Malaysia among region’s most vibrant economies thanks to infrastructure boom, says report


According to the Construction Industry Development Board, the sector is expected to grow by 8% to RM170 billion this year. – The Malaysian Insight file pic, November 27 2017.

MALAYSIA counted as one of Southeast Asia’s roaring economies following the growth of its building and infrastructure industry which has boosted the country’s gross domestic product (GDP), said the Straits Times today.
 
The country, named alongside regional neighbours Thailand, the Philippines, Indonesia and Vietnam in the report, has already surpassed market predictions of GDP expansion of 4.5% in the first three quarters of the year.
 
The government expects GDP growth of 5.2 -5.7% this year, compared with the 4% to 5% projection of a year ago, said the report.

This is stronger than the 4.2% growth last year. The government forecasts the economy to grow 5-5.5% next year.

Much of the growth stems from the boom in infrastructure, with construction firms experiencing the biggest increase in order books, registering over 6% growth in all quarters this year.
 
Sunway Construction won RM4 billion in new deals in the last quarter, double its target, helped by a RM2.18 billion tender win to expand a portion of the Light Rail Transit line.

Sunway Construction’s deputy managing director Liew Kok Wing told The Straits Times that the industry has so many projects to execute that competing firms are busy pinching talent from each other.

“You bump into the same faces when you move from (one project to another)”, he said.

According to the Construction Industry Development Board, the sector is expected to grow by 8% to RM170 billion this year.

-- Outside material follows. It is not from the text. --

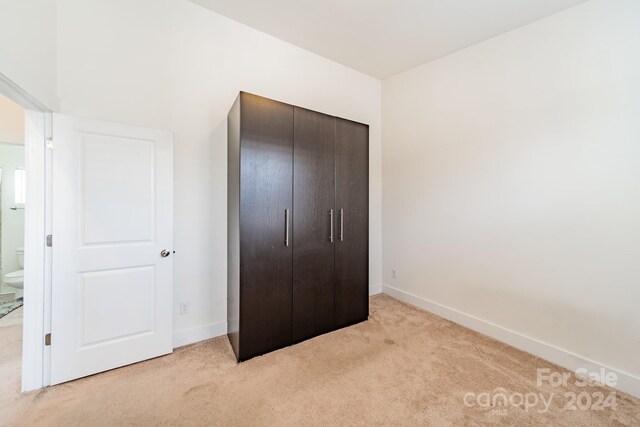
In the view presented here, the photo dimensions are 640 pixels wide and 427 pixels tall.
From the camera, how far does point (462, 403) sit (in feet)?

Malaysia is also embarking on the third phase of its Mass Rapid Transit line that is expected to cost up to RM40 billion, even as the second phase is ongoing and it expands its Light Rail Transit line in the Klang Valley, in the districts that encompass Kuala Lumpur.

Maybank Investment Bank said the economy would be driven next year by an increase in both public and private spending, even as oil prices rise.

The government has indicated it will deliver more cash handouts next year should fuel prices remain high, thus boosting retail spending in the country.

However, the report cautioned that the glut in the property market – which  Bank Negara said was at a 10-year high – could cast a shadow on the country’s bright economic prospects.

The Association of Valuers, Property Managers, Estate Agents and Property Consultants in the Private Sector Malaysia estimates there are RM35.5 billion worth of unsold real estate in the country. – November 27, 2017.